A lot of people assume that the default for "us" or just other people in general is: good health, reasonably stable background and a bare minimum career.
There is no default.
I'm only 27 so I don't wish to give advice to OP as I have naught to share. Still I never really worked a real job in my life, failed every opportunity given to me by fate, family or circumstance, was a mental wreck and an outcast since young, fucked my health up through neglect and genetics.
Here I am standing at the starting line of life at 27. I have to find a job or it's over. I got a couple thousand $ worth of debt (not American just converted) and no skills, no peoples skills, no health to do physical jobs, no ability to really talk to people.
It feels like every time I try and get a job or apply myself somewhere, ask for help or whatever it's nothing more than an invitation to humiliation.
I can't really complain though, it was obviously going to happen eventually, saw this coming a when I was in first grade at like 6, it's just shocking to realize I'm already there.
Inherited arthritis, a weak heart and auto immune problems, fucked my spine in two places (lumbar, cervical) through lifestyle probably, even though both grandfathers and my father had the same issues with a total active normie life. Got some form of poly-neuropathy going on.
Got tinnitus and many other shit that makes living completely miserable.
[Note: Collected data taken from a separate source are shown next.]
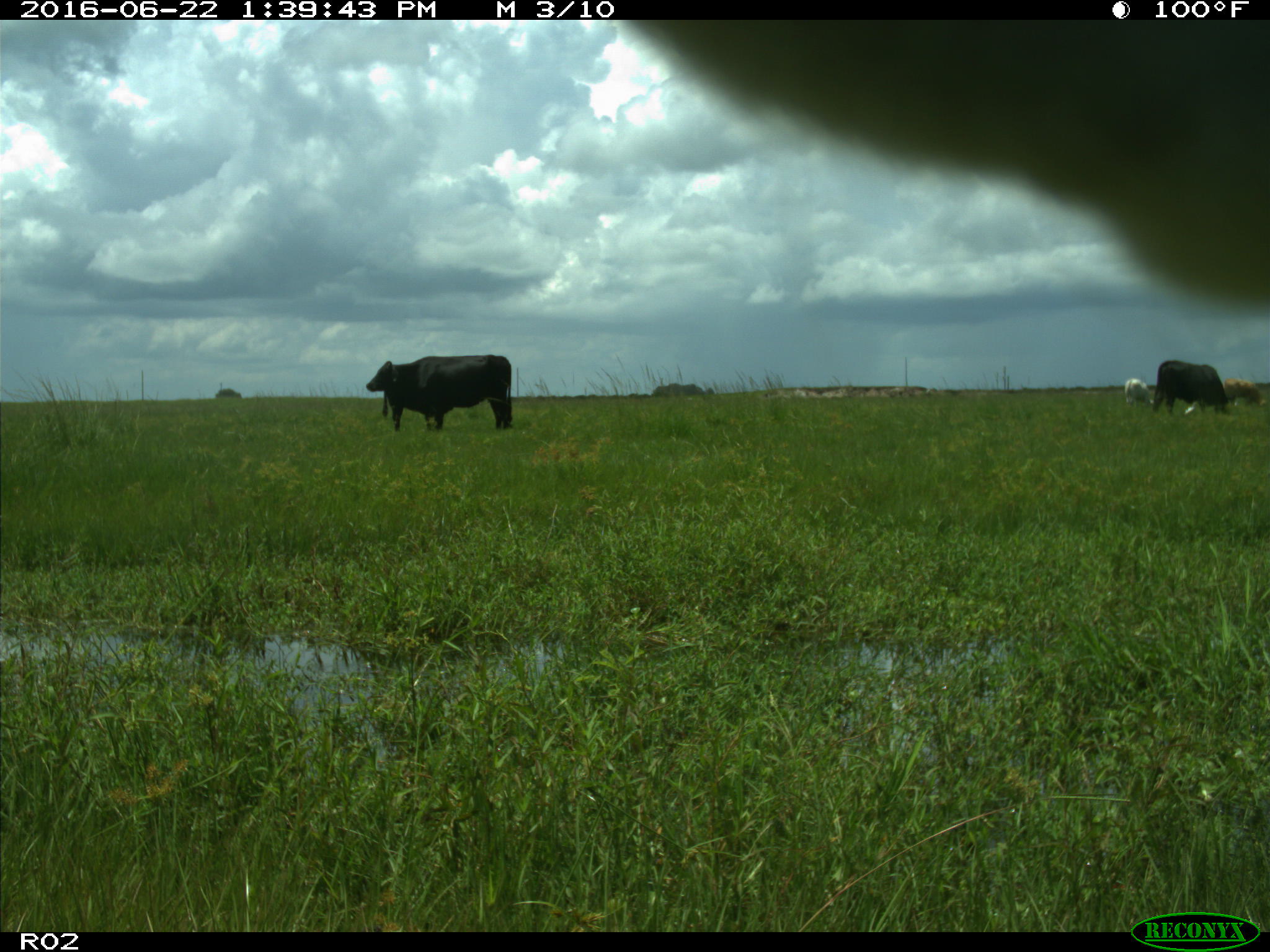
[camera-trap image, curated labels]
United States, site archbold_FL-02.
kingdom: Animalia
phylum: Chordata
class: Mammalia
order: Artiodactyla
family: Bovidae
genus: Bos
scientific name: Bos taurus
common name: domestic cow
Got diagnosed for Schizoid and "autistic behavioral patterns" whatever that means.
Yet despite all this:>He says he'd just as soon check out than live with any health issue. LOL okay.
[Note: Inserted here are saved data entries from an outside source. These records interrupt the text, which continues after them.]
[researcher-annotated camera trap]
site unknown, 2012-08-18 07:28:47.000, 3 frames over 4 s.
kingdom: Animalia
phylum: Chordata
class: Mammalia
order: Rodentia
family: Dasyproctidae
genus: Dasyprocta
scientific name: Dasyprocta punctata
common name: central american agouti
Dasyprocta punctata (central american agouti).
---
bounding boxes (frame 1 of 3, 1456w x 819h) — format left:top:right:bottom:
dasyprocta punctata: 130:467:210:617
I can't do it. I spent way more time in my own head during this shockingly short yet agonizingly long time I had on earth than I'd like to admit, but I can't just kill myself.
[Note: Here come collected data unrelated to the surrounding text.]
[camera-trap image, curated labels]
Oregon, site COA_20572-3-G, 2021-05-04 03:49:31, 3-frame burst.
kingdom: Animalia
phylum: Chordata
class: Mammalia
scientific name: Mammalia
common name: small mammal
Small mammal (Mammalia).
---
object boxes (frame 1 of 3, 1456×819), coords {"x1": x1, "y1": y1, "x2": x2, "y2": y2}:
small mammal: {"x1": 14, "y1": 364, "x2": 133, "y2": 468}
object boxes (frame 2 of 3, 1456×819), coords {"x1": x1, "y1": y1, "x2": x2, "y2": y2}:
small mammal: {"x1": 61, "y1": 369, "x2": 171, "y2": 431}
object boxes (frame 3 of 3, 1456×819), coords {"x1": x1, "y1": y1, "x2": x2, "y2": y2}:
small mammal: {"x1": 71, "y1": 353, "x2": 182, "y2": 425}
You know I also used to say this. "When it gets bad enough." It never gets bad enough.
The next level of misery always becomes the new baseline, we are shockingly resilient like that. I feel like most of it comes down to the schizoid aspect as I'm not an emotional person at all. Don't care for connections much aside from a very abstract sense. The thought of pursuing succubi, sex, relationships an own family doesn't even enter my mind aside from a vague notion of "I'm supposed to want this".
Whats the take away?
It could be a lot worse, it will be a lot worse, it is a lot worse for some of you already. I've read so many stories from other "wizards/apprentices" here that sometimes I was ashamed of my own pain and problems by comparison. One professor once said something that really stuck with me for the past 6-7 years.
"Suffering is relative."
That it is. We all got our own personal flavor of hell here. I don't belittle people who moan about their desire for intimacy anymore, because I know they are hurting too. I don't think I can give advice without recognizing that the anon I'm talking to might be homeless with 2 legs missing. Not much can be said that applies universally and an attempt at spewing some words of aid might be nothing, but scorching pain to some, thrown at them by one at a relative level of privilege.